Airport in Jilin, China

Baishan Changbaishan Airport is an airport serving the city of Baishan and the tourist destination of Changbai Mountain in Jilin Province, China. It also called "Changbaishan Airport". It was opened on 3 August 2008.

== Overview ==
Changbaishan Airport was built in the forest and relies on the sightseeing and tourism of Changbaishan area. It is the first forest tourism airport in mainland China. The airport is located near the Chixi District of the Changbai Mountain Protection and Development Zone. 1.5 kilometers north of the site is the highway from Songjianghe Town to the West Scenic Area of Changbai Mountain. The airport is 15 kilometers from the West Scenic Area, 120 kilometers from the North Scenic Area, and 135 kilometers from the South Scenic Area.

Changbaishan Airport has a runway that is 2,600 meters long and 45 meters wide. It has a 4C flight classification, a 2600-meter-long and 45-meter-wide runway, and a terminal building with a total area of 8690 square meters, capable of accommodating aircraft such as the B737 and A320. The apron has a total of 6 aircraft stands and the terminal building has a total area of 8,960 square meters and two boarding bridges.

== History ==
On July 10, 2006, The construction of Baishan Changbaishan Airport began on July 10, 2006. It was planned to meet the annual passenger throughput of 540,000 by 2015 and was classified as a 4C flight zone.

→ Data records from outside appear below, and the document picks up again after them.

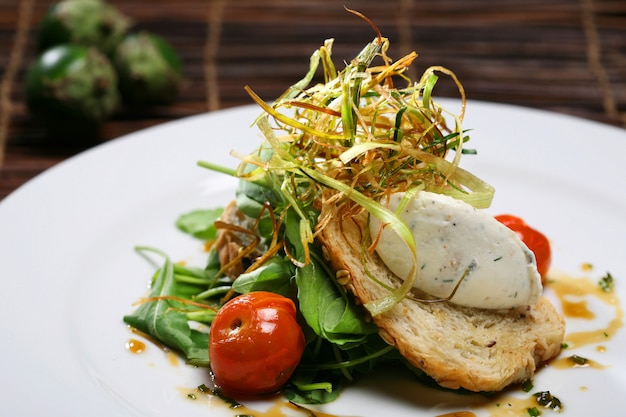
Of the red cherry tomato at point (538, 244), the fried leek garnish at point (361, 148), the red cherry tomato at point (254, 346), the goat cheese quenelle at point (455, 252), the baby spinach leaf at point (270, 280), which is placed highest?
the fried leek garnish at point (361, 148)

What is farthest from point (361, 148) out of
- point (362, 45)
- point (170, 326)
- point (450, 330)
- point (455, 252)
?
point (362, 45)

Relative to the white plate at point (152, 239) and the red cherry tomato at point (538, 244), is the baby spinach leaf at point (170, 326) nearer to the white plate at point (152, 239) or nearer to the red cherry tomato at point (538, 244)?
the white plate at point (152, 239)

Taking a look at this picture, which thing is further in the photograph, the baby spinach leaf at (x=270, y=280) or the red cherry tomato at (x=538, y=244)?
the red cherry tomato at (x=538, y=244)

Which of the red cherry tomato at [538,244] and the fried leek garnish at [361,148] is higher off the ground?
the fried leek garnish at [361,148]

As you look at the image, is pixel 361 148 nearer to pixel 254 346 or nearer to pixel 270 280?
pixel 270 280

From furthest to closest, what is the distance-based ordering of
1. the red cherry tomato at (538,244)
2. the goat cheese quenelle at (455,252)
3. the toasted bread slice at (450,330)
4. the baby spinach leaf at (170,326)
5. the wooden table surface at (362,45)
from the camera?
the wooden table surface at (362,45)
the red cherry tomato at (538,244)
the baby spinach leaf at (170,326)
the goat cheese quenelle at (455,252)
the toasted bread slice at (450,330)

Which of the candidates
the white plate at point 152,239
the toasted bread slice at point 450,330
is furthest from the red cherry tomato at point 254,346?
the toasted bread slice at point 450,330
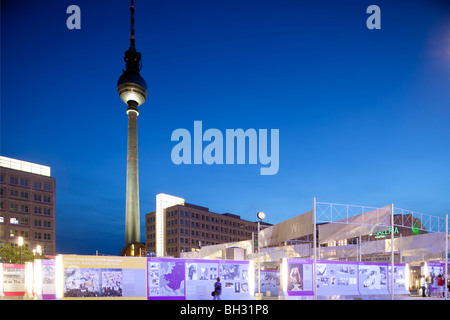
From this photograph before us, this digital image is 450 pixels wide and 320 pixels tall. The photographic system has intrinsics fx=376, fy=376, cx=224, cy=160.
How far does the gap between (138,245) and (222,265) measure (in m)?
62.8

The construction work was officially completed and the airport was opened to traffic on August 3, 2008.

In 2016, passenger throughput increased to 537,709, approaching the design target of 540,000. In 2017, Changbaishan Airport handled 7,276 aircraft takeoffs and landings and 626,884 passengers, exceeding its design target.

In 2017, Changbaishan Airport launched an expansion project. The project aimed to add a second terminal (T2) to the airport. It included increasing the total terminal area to approximately 30,000 square meters, increasing the number of boarding bridges to 6, increasing the apron area to 95,000 square meters, increasing the number of aircraft parking positions to 20, and occupying 342.18 hectares of land.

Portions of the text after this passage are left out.